*TASK BRIEF*. Copy out the part of the records that opens with the line containing "What is the magnitude" and closes with the last line of the records, reproducing each line unchanged.

*MATERIAL FOR THIS EXERCISE*.
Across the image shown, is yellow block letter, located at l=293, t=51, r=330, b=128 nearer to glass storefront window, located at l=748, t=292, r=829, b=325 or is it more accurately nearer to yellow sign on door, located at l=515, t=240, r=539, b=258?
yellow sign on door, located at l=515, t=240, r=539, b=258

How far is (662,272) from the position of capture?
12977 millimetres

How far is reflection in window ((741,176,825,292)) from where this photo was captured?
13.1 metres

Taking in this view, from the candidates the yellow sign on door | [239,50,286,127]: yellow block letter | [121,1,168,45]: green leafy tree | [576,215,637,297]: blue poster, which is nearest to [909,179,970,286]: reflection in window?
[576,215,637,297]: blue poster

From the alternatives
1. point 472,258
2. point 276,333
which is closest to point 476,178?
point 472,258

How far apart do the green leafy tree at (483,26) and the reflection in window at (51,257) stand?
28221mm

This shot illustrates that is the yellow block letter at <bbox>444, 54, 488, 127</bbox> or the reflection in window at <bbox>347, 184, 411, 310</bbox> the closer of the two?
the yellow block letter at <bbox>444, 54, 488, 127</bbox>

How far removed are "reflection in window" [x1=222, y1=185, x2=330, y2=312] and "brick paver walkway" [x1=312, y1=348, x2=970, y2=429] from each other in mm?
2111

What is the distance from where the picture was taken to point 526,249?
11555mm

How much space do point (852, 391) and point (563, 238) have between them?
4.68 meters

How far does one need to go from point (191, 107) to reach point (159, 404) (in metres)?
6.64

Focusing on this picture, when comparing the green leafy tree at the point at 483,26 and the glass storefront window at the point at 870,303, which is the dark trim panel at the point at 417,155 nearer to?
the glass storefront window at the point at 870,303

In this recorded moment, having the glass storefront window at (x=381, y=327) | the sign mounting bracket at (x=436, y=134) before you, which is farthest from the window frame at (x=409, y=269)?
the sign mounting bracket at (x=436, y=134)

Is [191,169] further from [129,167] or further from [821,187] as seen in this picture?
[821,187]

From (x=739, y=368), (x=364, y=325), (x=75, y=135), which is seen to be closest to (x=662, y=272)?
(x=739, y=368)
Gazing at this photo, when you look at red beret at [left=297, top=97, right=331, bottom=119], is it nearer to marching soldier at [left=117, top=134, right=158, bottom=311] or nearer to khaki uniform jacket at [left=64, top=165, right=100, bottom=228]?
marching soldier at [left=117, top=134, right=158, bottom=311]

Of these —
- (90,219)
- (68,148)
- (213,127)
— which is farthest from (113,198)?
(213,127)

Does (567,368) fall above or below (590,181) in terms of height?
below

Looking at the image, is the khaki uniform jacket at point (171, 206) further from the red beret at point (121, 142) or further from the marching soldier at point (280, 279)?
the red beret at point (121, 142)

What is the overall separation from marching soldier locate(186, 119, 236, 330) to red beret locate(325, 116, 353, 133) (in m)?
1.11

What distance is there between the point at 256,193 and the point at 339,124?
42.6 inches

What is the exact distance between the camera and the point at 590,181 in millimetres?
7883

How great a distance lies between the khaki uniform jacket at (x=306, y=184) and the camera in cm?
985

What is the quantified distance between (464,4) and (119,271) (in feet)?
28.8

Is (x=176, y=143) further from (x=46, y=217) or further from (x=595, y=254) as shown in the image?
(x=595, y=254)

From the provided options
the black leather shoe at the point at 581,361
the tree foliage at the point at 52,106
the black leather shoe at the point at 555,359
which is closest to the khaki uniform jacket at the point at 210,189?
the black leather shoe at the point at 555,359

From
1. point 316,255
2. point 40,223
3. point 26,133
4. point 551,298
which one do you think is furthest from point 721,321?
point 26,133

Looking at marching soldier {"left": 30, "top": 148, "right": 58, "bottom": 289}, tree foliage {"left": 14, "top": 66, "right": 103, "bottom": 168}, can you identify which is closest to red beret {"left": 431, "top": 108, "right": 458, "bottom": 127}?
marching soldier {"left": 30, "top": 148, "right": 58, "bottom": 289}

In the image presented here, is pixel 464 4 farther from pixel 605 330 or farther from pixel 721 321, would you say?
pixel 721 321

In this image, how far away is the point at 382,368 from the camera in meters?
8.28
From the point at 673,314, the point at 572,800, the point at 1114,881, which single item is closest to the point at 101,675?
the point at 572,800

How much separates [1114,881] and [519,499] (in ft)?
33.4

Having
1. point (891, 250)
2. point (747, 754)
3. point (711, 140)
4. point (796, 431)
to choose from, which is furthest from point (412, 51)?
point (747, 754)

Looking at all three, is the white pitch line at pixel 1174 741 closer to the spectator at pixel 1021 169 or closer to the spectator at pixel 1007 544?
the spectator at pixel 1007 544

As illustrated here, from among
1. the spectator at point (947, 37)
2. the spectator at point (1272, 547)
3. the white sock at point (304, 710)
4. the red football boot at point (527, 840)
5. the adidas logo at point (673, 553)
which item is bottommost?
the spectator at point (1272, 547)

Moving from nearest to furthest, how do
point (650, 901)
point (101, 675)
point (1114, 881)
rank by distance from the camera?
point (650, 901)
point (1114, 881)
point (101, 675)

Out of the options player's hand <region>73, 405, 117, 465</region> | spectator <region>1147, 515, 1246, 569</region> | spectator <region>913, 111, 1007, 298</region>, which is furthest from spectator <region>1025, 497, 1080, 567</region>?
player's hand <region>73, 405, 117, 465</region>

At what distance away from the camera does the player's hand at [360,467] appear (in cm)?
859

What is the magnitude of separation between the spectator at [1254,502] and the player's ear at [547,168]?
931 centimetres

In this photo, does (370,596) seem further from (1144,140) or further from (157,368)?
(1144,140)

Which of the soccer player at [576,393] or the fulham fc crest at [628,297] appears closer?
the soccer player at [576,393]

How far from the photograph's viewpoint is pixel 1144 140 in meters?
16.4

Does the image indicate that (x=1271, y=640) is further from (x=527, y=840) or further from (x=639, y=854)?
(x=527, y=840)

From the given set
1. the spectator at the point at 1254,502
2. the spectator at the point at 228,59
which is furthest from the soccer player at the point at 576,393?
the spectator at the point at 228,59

*EXPECTED ANSWER*.
What is the magnitude of separation between the spectator at [1254,502] and the player's ear at [547,168]?
931 centimetres

In this photo, does (370,596) seem further from (1144,140) or further from (157,368)?
(1144,140)

Which of the soccer player at [576,393] or the fulham fc crest at [628,297] appears closer?
the soccer player at [576,393]

How far from the photograph's viewpoint is pixel 1144 140 in meters?
16.4

Does the image indicate that (x=1271, y=640) is further from (x=527, y=840) or further from (x=639, y=854)?
(x=527, y=840)

From the given set
1. the spectator at the point at 1254,502
2. the spectator at the point at 228,59
which is furthest from the soccer player at the point at 576,393?
the spectator at the point at 228,59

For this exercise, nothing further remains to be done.